**SUPPLIED ENTRIES**:
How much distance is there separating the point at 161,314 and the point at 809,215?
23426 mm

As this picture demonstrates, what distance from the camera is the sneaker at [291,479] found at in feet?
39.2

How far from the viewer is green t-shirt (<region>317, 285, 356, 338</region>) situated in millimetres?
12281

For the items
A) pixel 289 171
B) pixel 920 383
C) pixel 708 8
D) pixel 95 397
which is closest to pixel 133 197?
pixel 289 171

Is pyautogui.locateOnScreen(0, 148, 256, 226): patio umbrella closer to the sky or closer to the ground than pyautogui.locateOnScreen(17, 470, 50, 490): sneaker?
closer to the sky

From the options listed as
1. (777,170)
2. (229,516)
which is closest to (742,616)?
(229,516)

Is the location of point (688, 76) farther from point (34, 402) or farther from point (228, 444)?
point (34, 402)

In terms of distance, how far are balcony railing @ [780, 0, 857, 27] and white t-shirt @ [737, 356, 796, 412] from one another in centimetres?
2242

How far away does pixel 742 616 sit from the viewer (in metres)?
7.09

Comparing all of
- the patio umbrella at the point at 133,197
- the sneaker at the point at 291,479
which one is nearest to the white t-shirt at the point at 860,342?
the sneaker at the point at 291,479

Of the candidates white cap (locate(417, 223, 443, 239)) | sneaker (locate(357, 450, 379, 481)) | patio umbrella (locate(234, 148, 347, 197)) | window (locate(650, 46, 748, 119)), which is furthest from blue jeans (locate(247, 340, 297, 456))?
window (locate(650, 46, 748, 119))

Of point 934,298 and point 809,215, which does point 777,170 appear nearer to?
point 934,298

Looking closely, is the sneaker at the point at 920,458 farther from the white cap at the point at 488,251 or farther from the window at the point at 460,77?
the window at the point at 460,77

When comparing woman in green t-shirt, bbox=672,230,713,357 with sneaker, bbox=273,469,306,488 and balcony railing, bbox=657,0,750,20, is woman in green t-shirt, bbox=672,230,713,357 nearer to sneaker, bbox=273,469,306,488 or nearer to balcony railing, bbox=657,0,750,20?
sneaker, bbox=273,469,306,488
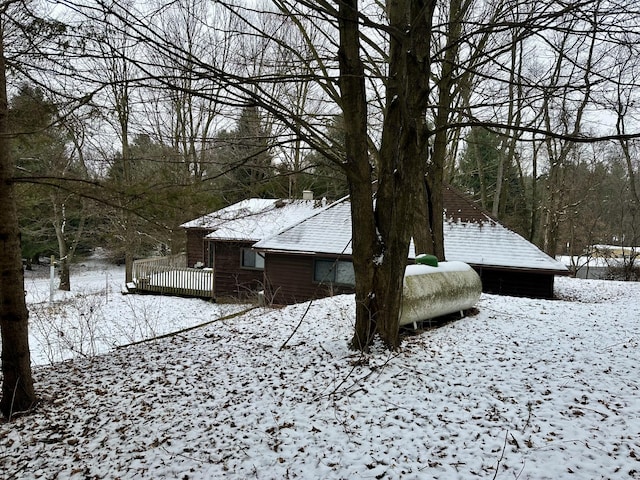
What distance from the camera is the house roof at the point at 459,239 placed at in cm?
1217

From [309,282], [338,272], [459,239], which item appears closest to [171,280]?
[309,282]

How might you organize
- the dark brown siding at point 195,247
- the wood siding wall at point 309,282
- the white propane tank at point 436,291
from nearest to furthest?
1. the white propane tank at point 436,291
2. the wood siding wall at point 309,282
3. the dark brown siding at point 195,247

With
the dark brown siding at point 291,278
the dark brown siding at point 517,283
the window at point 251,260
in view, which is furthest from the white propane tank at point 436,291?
the window at point 251,260

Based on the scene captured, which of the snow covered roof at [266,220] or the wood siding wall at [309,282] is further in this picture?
the snow covered roof at [266,220]

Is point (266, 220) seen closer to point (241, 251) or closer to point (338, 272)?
point (241, 251)

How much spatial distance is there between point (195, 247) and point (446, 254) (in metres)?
15.3

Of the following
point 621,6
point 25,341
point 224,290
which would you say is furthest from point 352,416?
point 224,290

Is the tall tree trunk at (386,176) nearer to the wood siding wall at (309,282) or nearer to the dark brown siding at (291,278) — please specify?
the wood siding wall at (309,282)

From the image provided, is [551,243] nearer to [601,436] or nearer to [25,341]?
[601,436]

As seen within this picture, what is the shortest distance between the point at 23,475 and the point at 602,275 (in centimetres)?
2938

**EXERCISE BRIEF**:
Rewrite all the items above with every "patio umbrella" changed to "sun umbrella" and nothing else altered. Leave the pictures out of your answer.

**RESPONSE FOR THIS EXERCISE**:
How much distance is there separating the point at 161,314 and the point at 809,215?
23426 mm

As this picture demonstrates, what distance from the camera is the sneaker at [291,479] found at in feet?
39.2

How far from the viewer is green t-shirt (<region>317, 285, 356, 338</region>) situated in millimetres?
12281

For the items
A) pixel 289 171
B) pixel 920 383
C) pixel 708 8
D) pixel 95 397
which is closest to pixel 133 197?
pixel 289 171

Is pyautogui.locateOnScreen(0, 148, 256, 226): sun umbrella closer to the sky or closer to the ground than pyautogui.locateOnScreen(17, 470, 50, 490): sneaker?
closer to the sky

From the options listed as
1. (777,170)
2. (229,516)
which is closest to (742,616)?
(229,516)

Is the location of point (688, 76) farther from point (34, 402) or farther from point (228, 444)?
point (34, 402)

In terms of distance, how far are balcony railing @ [780, 0, 857, 27] and white t-shirt @ [737, 356, 796, 412] from one another in centimetres?
2242

How far away does pixel 742 616 sit from the viewer (in metres)?
7.09

Comparing all of
- the sun umbrella at the point at 133,197
- the sneaker at the point at 291,479
which one is nearest to the white t-shirt at the point at 860,342?
the sneaker at the point at 291,479

Of the candidates white cap (locate(417, 223, 443, 239)) | sneaker (locate(357, 450, 379, 481)) | sun umbrella (locate(234, 148, 347, 197)) | window (locate(650, 46, 748, 119)), which is furthest from blue jeans (locate(247, 340, 297, 456))?
window (locate(650, 46, 748, 119))

Of point 934,298 and point 809,215, which does point 777,170 appear nearer to?
point 934,298

Looking closely, is the sneaker at the point at 920,458 farther from the white cap at the point at 488,251 or farther from the window at the point at 460,77?
the window at the point at 460,77

When comparing woman in green t-shirt, bbox=672,230,713,357 with sneaker, bbox=273,469,306,488 and balcony railing, bbox=657,0,750,20, is woman in green t-shirt, bbox=672,230,713,357 nearer to sneaker, bbox=273,469,306,488 or nearer to balcony railing, bbox=657,0,750,20?
sneaker, bbox=273,469,306,488
What distance from the camera is the house roof at the point at 459,239 placed at in cm?
1217

From [309,282], [338,272], [459,239], which item appears closest to [171,280]?
[309,282]

How might you organize
- the dark brown siding at point 195,247
- the wood siding wall at point 309,282
- the white propane tank at point 436,291
from nearest to furthest?
1. the white propane tank at point 436,291
2. the wood siding wall at point 309,282
3. the dark brown siding at point 195,247

With
the dark brown siding at point 291,278
the dark brown siding at point 517,283
the window at point 251,260
in view, which is furthest from the white propane tank at point 436,291?
the window at point 251,260

Based on the scene captured, which of the snow covered roof at [266,220] or the wood siding wall at [309,282] is further in this picture?
the snow covered roof at [266,220]

Is point (266, 220) seen closer to point (241, 251) or closer to point (338, 272)?
point (241, 251)

How much spatial distance is there between point (195, 247) and point (446, 254) (in metres)?
15.3

Of the following
point 621,6
point 25,341
point 224,290
which would you say is furthest from point 352,416?
point 224,290

Is the tall tree trunk at (386,176) nearer to the wood siding wall at (309,282) or nearer to the dark brown siding at (291,278) — please specify?
the wood siding wall at (309,282)

From the image provided, is [551,243] nearer to [601,436] or nearer to [25,341]?
[601,436]

As seen within this picture, what is the shortest distance between the point at 23,475 and the point at 602,275 (in centimetres)?
2938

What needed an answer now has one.